::: Information supplied :::
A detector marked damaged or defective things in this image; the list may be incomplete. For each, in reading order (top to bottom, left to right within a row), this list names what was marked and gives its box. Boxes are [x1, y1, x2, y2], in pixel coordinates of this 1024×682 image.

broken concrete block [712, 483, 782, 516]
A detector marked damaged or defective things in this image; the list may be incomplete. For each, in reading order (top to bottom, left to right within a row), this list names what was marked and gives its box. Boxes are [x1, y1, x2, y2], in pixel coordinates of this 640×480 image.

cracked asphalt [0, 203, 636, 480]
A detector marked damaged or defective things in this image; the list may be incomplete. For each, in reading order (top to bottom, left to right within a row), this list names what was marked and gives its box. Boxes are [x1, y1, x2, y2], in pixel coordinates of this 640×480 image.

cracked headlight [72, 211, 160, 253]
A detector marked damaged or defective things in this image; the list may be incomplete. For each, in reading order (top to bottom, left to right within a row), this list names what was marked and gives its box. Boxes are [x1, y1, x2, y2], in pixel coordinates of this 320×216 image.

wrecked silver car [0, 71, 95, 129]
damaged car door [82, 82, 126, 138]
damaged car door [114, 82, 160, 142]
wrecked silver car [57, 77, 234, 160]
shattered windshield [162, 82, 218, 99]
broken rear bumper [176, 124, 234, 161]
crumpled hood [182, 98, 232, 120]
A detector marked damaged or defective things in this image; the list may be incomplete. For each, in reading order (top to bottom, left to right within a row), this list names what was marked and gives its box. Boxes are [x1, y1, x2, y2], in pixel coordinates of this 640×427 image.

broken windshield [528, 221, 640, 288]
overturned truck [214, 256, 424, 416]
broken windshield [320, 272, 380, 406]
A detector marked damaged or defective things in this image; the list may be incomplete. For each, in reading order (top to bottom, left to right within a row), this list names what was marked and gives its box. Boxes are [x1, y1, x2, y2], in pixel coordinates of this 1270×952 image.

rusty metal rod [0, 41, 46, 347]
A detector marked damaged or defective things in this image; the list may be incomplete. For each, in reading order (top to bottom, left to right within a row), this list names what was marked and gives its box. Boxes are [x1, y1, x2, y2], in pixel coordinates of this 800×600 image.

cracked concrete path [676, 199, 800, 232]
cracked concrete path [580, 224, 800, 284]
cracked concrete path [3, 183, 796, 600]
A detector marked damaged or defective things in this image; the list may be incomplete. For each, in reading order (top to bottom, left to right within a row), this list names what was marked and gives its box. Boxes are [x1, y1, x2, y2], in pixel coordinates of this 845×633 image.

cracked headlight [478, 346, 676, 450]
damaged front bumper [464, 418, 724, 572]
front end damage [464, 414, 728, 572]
:::
■ Problem to solve
Every line of the data must be written out again word for word.

■ Output of the exercise
A detector marked damaged or defective things in this image; the list may be incomplete. For each, in reading order (top to bottom, left to right within a row), this list names what was marked and gives its box. Boxes are [x1, y1, x2, y2], in pixel coordinates of this 1024×682 image.

broken concrete block [712, 483, 782, 516]
A detector marked damaged or defective things in this image; the list may be incomplete. For each, in reading order (top to bottom, left to right within a row), this list names what was marked and gives its box. Boxes are [x1, y1, x2, y2], in pixel coordinates of this 640×480 image.

cracked asphalt [0, 203, 636, 480]
A detector marked damaged or defective things in this image; the list may be incomplete. For each, in reading order (top to bottom, left to right within a row), this list names what was marked and gives its box. Boxes are [x1, y1, x2, y2], in pixel coordinates of this 640×480 image.

cracked headlight [72, 211, 160, 253]
A detector marked damaged or defective things in this image; the list may be incomplete. For each, in reading order (top to bottom, left to right within a row), this list names what was marked and gives its box. Boxes are [x1, y1, x2, y2], in pixel coordinates of this 320×216 image.

wrecked silver car [0, 71, 95, 129]
damaged car door [82, 82, 126, 138]
damaged car door [114, 82, 160, 142]
wrecked silver car [57, 77, 234, 160]
shattered windshield [162, 82, 218, 99]
broken rear bumper [176, 124, 234, 161]
crumpled hood [182, 98, 232, 120]
A detector marked damaged or defective things in this image; the list may be incomplete. For each, in reading order (top to bottom, left to right within a row), this list names what was marked and gives its box. Boxes are [x1, y1, x2, y2], in pixel coordinates of this 640×427 image.

broken windshield [528, 221, 640, 288]
overturned truck [214, 256, 424, 416]
broken windshield [320, 272, 380, 406]
A detector marked damaged or defective things in this image; the list may be incomplete. For each, in reading order (top to bottom, left to right within a row), this list names what was marked and gives its box. Boxes are [x1, y1, x2, y2], in pixel coordinates of this 1270×952 image.

rusty metal rod [0, 41, 46, 347]
A detector marked damaged or defective things in this image; the list may be incomplete. For each, in reading order (top to bottom, left to right within a row), this list names what was marked and gives its box. Boxes are [x1, y1, x2, y2], in pixel coordinates of this 800×600 image.

cracked concrete path [676, 199, 800, 232]
cracked concrete path [580, 224, 800, 284]
cracked concrete path [3, 183, 796, 600]
A detector marked damaged or defective things in this image; the list may be incomplete. For each, in reading order (top to bottom, left to right within a row), this list names what was marked and gives its box. Boxes are [x1, y1, x2, y2], in pixel coordinates of this 845×633 image.

cracked headlight [478, 346, 676, 450]
damaged front bumper [464, 418, 724, 572]
front end damage [464, 414, 728, 572]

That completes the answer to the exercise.